Simoncellis Tod überschattet Bradls „Fast-Titel“
Sepang (dpa) - Der Unfall-Tod von Rennfahrer Marco Simoncelli hat die Motorrad-Welt in tiefe Trauer gestürzt und auch in seiner Heimat Italien große Betroffenheit ausgelöst.
Der MotoGP-Pilot starb am Sonntag beim Grand Prix von Malaysia noch an der Rennstrecke. Simoncelli war beim Hitzerennen in Sepang in Runde zwei ausgerutscht und von Colin Edwards und Valentino Rossi überrollt worden.
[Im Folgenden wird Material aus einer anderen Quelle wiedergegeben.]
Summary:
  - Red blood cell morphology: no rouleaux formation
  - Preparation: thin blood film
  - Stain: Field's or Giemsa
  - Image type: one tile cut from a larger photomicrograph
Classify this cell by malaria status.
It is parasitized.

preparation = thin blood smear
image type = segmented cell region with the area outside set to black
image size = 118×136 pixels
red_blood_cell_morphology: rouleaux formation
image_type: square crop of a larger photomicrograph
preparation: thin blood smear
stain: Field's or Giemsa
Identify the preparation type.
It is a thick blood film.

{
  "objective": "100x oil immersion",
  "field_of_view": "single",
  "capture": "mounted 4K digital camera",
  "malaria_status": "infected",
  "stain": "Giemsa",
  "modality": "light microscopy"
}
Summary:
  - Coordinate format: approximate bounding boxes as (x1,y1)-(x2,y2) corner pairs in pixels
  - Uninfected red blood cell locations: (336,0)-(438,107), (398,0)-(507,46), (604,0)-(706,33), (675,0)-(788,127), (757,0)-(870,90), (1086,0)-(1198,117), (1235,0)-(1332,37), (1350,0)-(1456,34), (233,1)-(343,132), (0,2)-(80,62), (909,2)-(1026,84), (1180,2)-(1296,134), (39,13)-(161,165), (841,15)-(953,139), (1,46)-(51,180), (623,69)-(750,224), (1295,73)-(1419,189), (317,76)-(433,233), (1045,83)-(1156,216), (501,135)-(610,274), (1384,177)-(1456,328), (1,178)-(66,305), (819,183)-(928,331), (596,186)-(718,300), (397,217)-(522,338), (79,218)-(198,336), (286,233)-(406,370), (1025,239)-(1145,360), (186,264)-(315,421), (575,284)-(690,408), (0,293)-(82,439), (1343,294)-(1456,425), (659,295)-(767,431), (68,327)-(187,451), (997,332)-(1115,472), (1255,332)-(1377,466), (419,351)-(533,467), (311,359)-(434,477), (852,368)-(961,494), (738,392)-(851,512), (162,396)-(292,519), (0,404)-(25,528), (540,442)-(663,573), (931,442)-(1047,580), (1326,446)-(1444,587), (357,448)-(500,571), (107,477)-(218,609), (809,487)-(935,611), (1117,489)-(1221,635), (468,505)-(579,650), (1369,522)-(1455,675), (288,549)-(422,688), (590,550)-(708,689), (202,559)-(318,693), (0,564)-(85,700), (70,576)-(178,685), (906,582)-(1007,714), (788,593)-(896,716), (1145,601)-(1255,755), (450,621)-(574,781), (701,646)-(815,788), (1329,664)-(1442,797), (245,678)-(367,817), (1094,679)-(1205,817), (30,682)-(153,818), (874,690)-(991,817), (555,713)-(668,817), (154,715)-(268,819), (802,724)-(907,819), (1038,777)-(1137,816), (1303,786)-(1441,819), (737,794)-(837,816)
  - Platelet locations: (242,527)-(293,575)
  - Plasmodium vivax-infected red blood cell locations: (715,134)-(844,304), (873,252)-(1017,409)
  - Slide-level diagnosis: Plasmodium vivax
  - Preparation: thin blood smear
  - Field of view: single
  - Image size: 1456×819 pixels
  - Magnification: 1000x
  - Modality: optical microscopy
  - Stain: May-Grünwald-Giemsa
Trotz sofortiger Notversorgung kam für den 24-Jährigen jede Hilfe zu spät. Erst eine Woche zuvor hatte der tödliche Crash von IndyCar-Pilot Dan Wheldon den Motorsport erschüttert.
Nach Bekanntwerden von Simoncellis Tod nur Stunden vor der Trauerfeier für Wheldon in den USA wurde das zunächst abgebrochene Rennen der Motorrad-Königsklasse abgesagt. „Unglücklicherweise war es nicht möglich, ihm zu helfen, und um 16.56 Uhr mussten wir ihn für tot erklären“, teilte Rennarzt Michele Macchiagodena auf einer improvisierten Pressekonferenz mit.
Simoncellis Unfall ließ in den Boxen von Stefan Bradl und Sandro Cortese jeglichen Jubel erfrieren. Die deutschen Piloten hatten in ihren Rennen zuvor zweite Plätze errungen. Besonders der von Bradl in der Moto2 war wertvoll, da der Zahlinger seinen Vorsprung in der Gesamtwertung vor dem letzten Rennen in Valencia in zwei Wochen auf 23 Punkte anwachsen ließ. „Das interessiert mich jetzt nicht mehr. Das ist alles traurig, ich weiß nicht, was ich sagen soll“, meinte Bradl. „Ich fühle mich wirklich schlecht. Auf der Strecke sind wir alle Brüder“, meinte Ex-Weltmeister Nicky Hayden aus den USA.
Bei allen Veranstaltungen im italienischen Sport wurde am Sonntag eine Schweigeminute eingelegt. „Das ist einer meiner schlimmsten Tage“, sagte der Präsident des Nationalen Olympischen Komitees von Italien, Gianni Petrucci. Auch beim Formel-1-Hersteller Ferrari herrschte große Bestürzung. „Es ist schwer, den Schmerz über den Verlust solch eines fröhlichen Menschen in Worte zu fassen“, sagte Teamchef Stefano Domenicali in einer Mitteilung des Formel-1-Traditionsteams. „Der Motorsport kann manchmal so grausam sein“, twitterte der ebenfalls tief betroffene Formel-1-Weltmeister von 2009, Jenson Button von McLaren.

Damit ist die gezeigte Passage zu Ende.